EHA 2023 | Ponatinib & blinatumomab for Ph+ ALL

So, the historical standard of care for patients with Philadelphia chromosome-positive ALL has been intensive chemotherapy along with a tyrosine kinase inhibitor followed by stem cell transplant. We know that with later generation tyrosine kinase inhibitors, such as ponatinib, we have even higher rates of MRD negativity, and we’ve reported long-term survival of about 75% in patients when they received intensive chemotherapy with ponatinib. There’s also data looking at dasatinib and blinatumomab, so a chemotherapy-free regimen that looks encouraging.

And so, in this study we wanted to evaluate a chemotherapy-free regimen with blinatumomab but with ponatinib, which is a more potent TKI, in the frontline setting. So we’ve treated 60 patients so far. What we do is we give five cycles of blinatumomab in combination with ponatinib initially 30mg daily, and then we drop to 15mg once patients achieve a complete molecular response, so MRD negativity, and then patients receive at least five years of ponatinib single agent as a maintenance.

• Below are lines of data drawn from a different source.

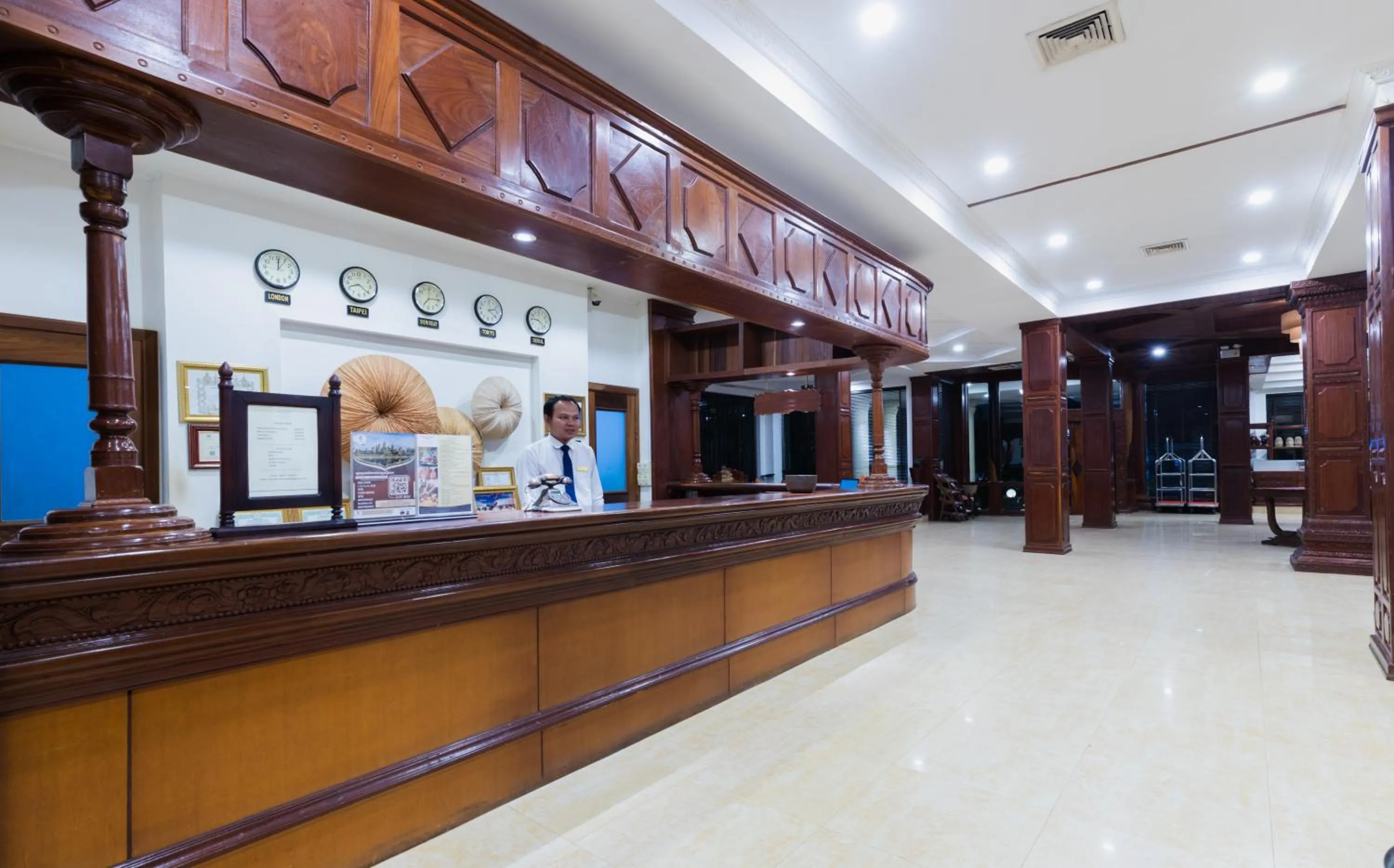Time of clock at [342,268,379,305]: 8:21
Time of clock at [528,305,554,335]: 9:22
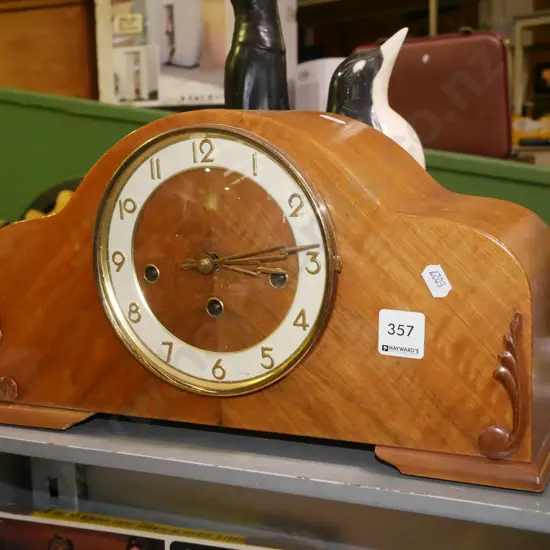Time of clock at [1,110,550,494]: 3:13
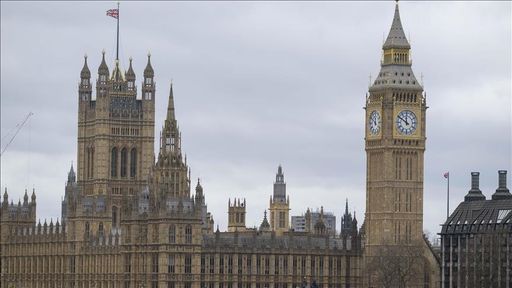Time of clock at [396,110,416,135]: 11:50
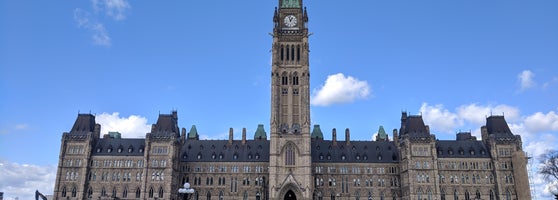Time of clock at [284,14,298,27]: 12:57
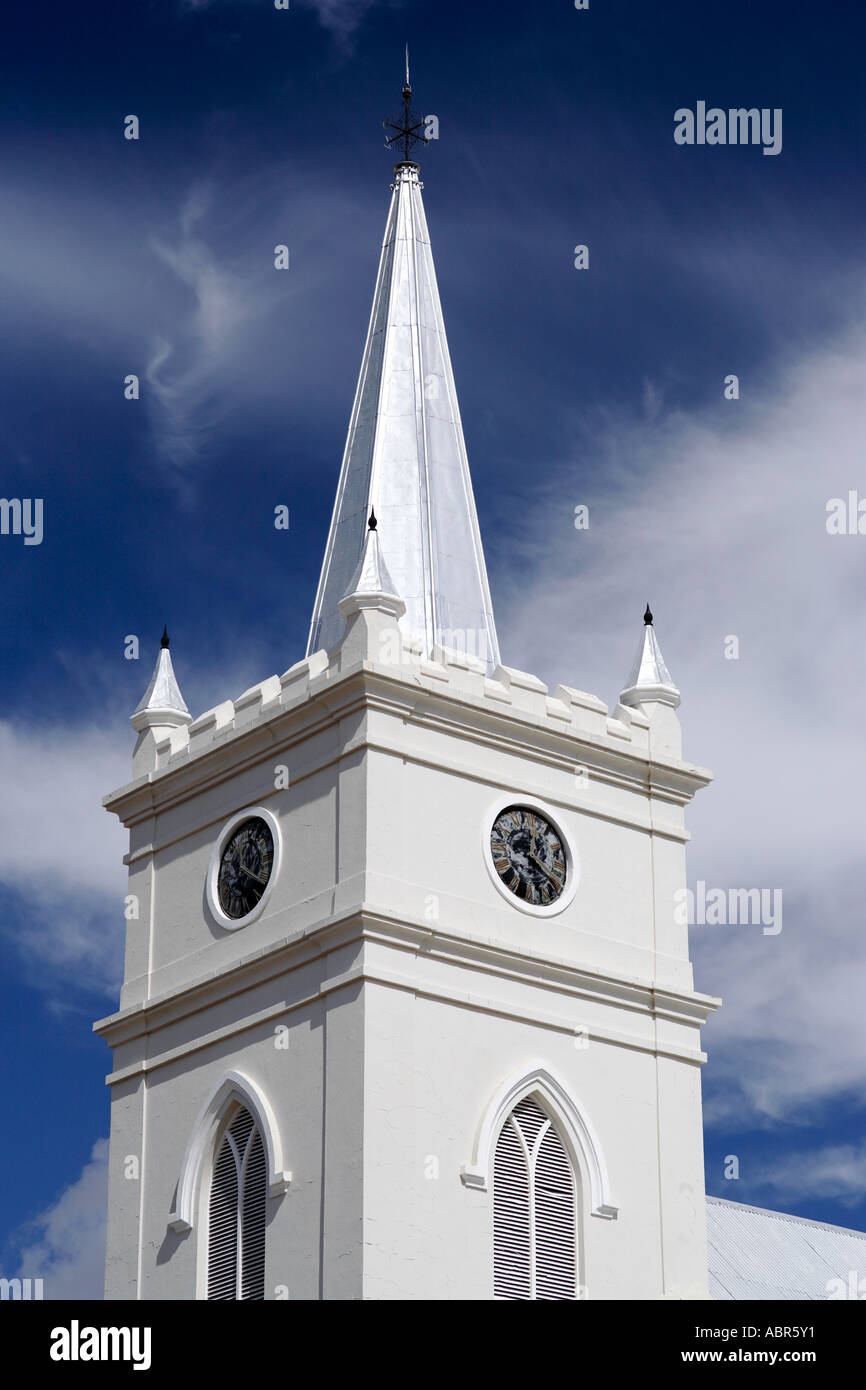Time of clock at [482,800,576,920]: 12:19
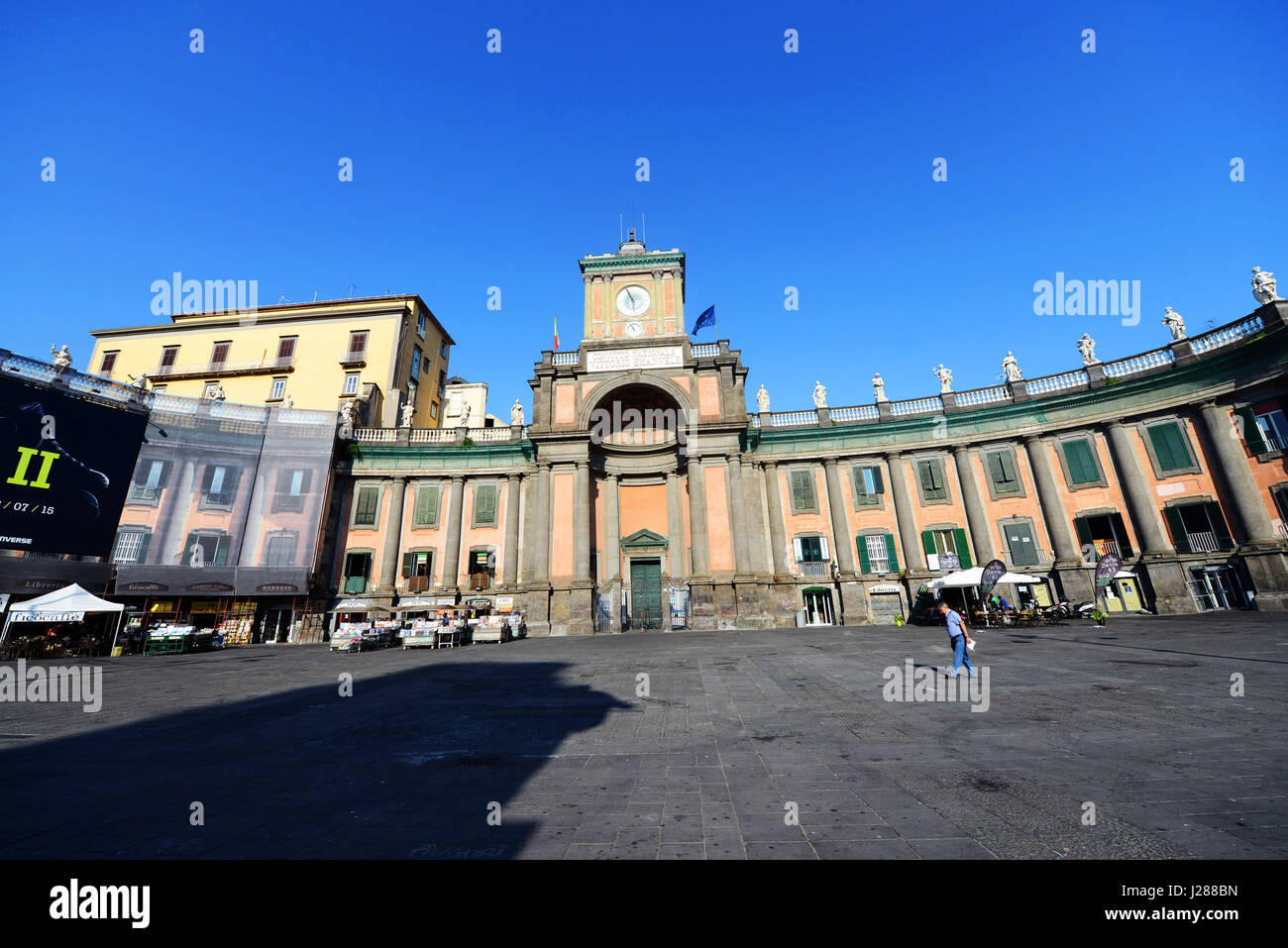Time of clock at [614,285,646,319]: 5:56
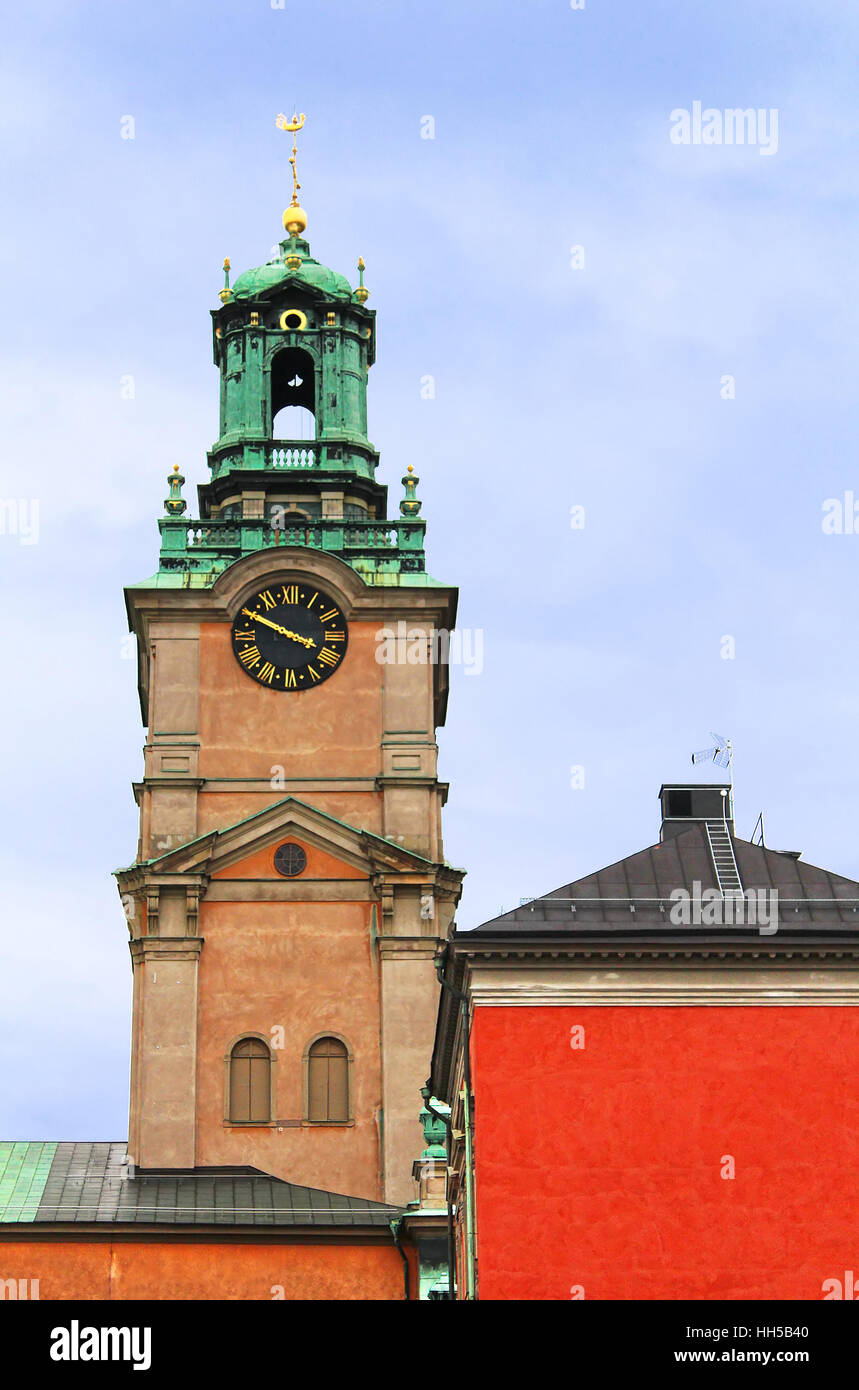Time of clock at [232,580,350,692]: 3:49
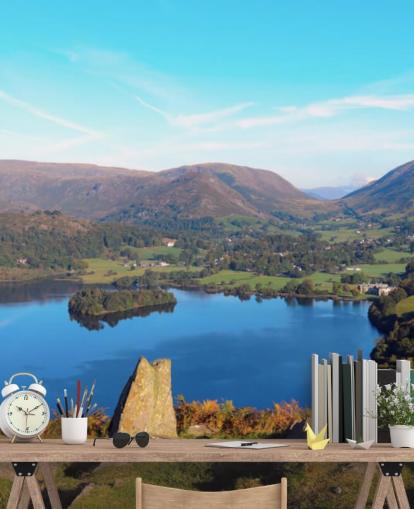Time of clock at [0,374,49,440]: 10:10
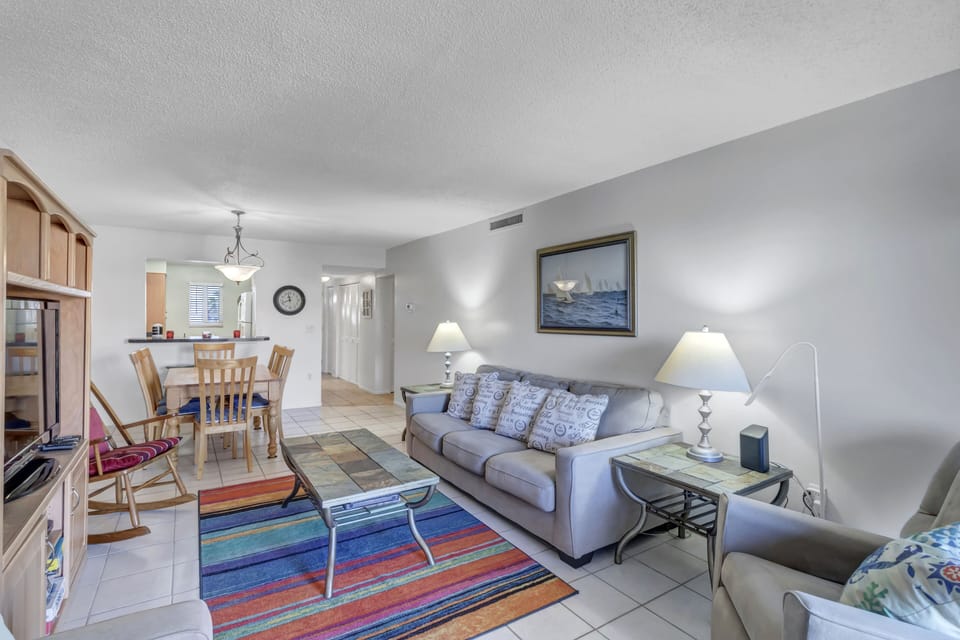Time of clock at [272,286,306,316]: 11:41
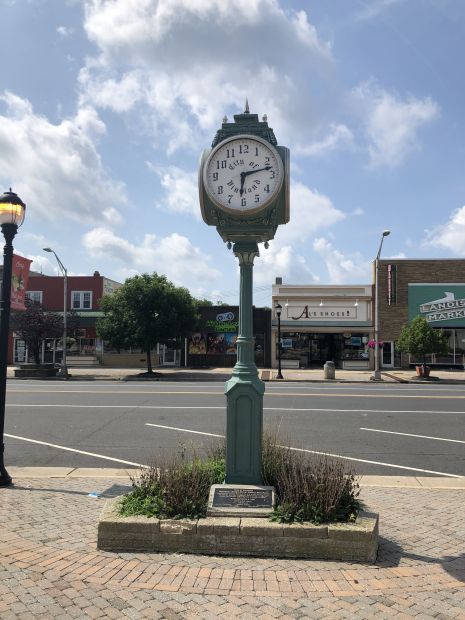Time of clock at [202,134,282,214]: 6:12
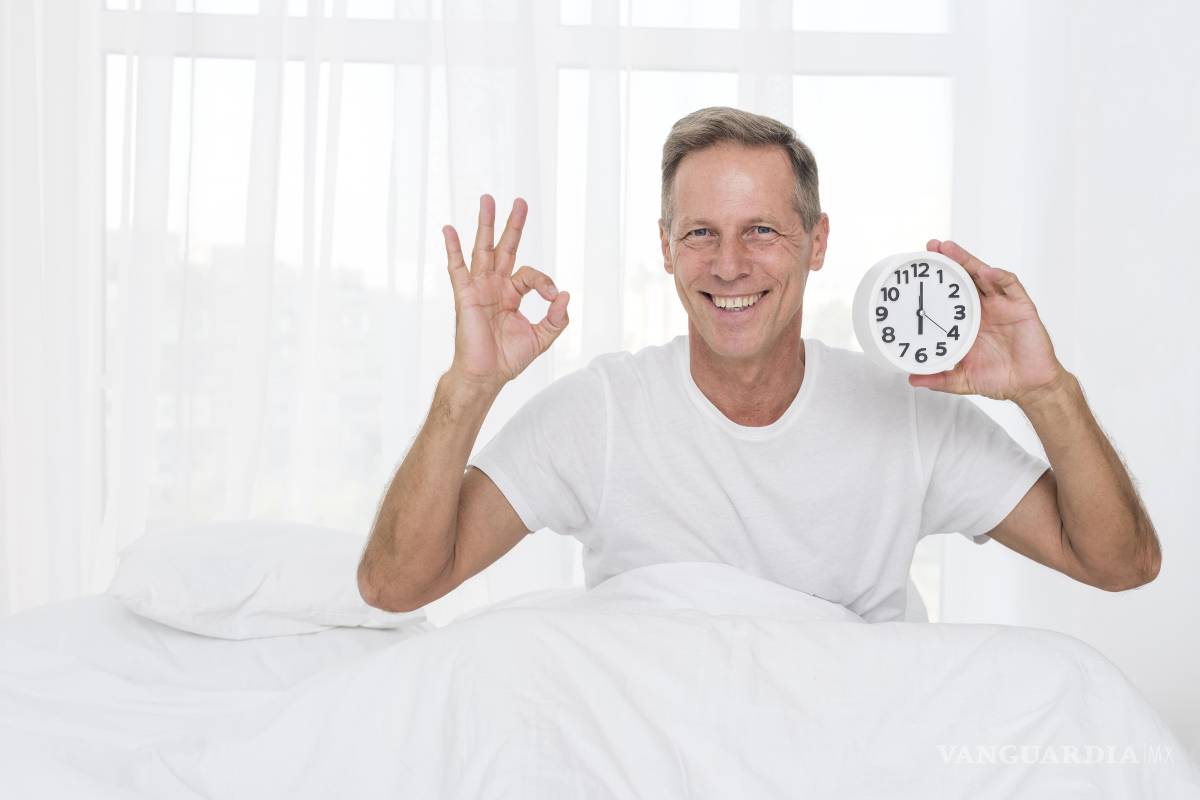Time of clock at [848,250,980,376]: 6:00
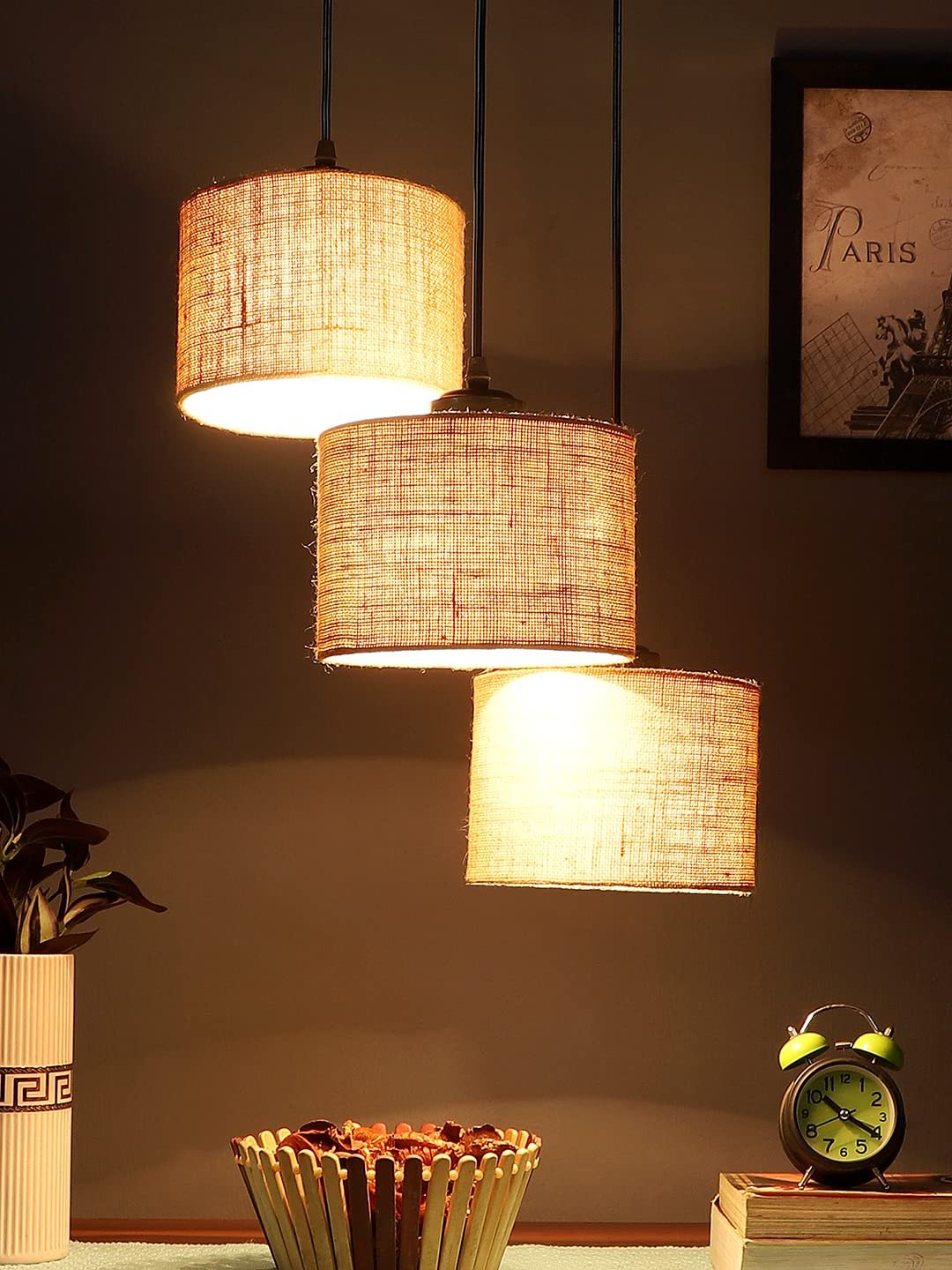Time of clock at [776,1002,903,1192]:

We see essentially everyone responds to this regimen. We actually get deep responses with a complete molecular response in around 87% of patients. And then now we’re using this next-generation sequencing MRD assay that’s sensitive down to 1×10^-6, so one out of a million cells, and we’ve seen 89% of patients achieve MRD negativity by this assay. We see very rapid rates of MRD clearance, for example, in the peripheral blood. We can see by two weeks into treatment with this chemotherapy-free regimen, we see that about half of patients have already cleared their BCR-ABL transcripts. And this is translated to very encouraging survival. So, we have an estimated two-year survival of 88%. We have seen some, a few relapses, some of the relapses have been in the central nervous system, and so that is a concern when we’re using chemotherapy free regimens. But importantly with this, we’ve only transplanted one out of the 60 patients. So we’ve seen is that this seems to be a chemotherapy-free regimen that also can overcome, potentially, the need for transplant in these patients. So, we’re very encouraged by the data. We wait for, of course, for longer-term follow-up. Because of the potential for CNS relapse, we do need to be cognizant of that since we’ve removed all of the chemotherapy. We do give 12 doses of intrathecal chemotherapy, but we’ve more recently amended the protocol to increase that to 15 and we hope that this will prevent the risk of CNS relapse for these patients.